The full equation includes a term proportional to the square of the field gradient. In most situations, this term is negligible—it's like the error you get when you round off a number. But when fields become strong enough, this term can no longer be ignored. The paper shows exactly how this term enters the equation and what coefficient it carries.

This is significant because it predicts that PF gravity should deviate from Newtonian predictions in extreme environments. These deviations would be testable—a topic for Paper IV.

Why This Matters

Paper III establishes that PF gravity is mathematically well-behaved. The theory has proper boundary conditions, stable equilibrium points, and clear predictions for both weak and strong fields. Everything reduces to Newton's gravity in normal conditions, while predicting new physics in extreme conditions.

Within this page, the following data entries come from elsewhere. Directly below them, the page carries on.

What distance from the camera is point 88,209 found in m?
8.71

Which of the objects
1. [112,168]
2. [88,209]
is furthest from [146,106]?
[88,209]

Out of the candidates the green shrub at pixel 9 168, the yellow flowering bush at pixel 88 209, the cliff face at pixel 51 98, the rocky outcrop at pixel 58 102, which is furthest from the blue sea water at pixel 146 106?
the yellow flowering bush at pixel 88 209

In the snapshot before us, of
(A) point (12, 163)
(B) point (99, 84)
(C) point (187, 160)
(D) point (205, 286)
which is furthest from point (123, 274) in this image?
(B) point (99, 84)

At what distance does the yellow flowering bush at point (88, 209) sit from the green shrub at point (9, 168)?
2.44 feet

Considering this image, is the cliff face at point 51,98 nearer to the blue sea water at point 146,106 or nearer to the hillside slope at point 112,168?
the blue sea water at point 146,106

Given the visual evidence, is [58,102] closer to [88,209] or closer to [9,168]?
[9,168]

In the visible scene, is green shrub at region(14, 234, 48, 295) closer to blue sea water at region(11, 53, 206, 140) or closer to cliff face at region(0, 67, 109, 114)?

This is how physical theories should work: they must reproduce known physics where it's been tested, while offering new predictions where it hasn't. Paper III demonstrates that PF gravity meets both requirements.

Key Takeaways

1. Two regimes exist: weak-field (Newtonian) and strong-field (nonlinear).

2. Boundary conditions are well-defined and ensure finite total energy.

3. Stability comes from minimizing total energy—a derived result, not an assumption.

4. In weak fields, solutions add linearly (superposition works).

5. In strong fields, the field becomes its own source, breaking superposition.

6. All results reduce to Newtonian gravity in the appropriate limit.

What Comes Next

Paper IV will address the exciting question: how can we test this? What experiments or observations could distinguish PF gravity from standard formulations? The mathematical framework is now complete enough to make specific, testable predictions.

Document Status

Version 1 — Plain English companion to PF Gravity Paper III v5.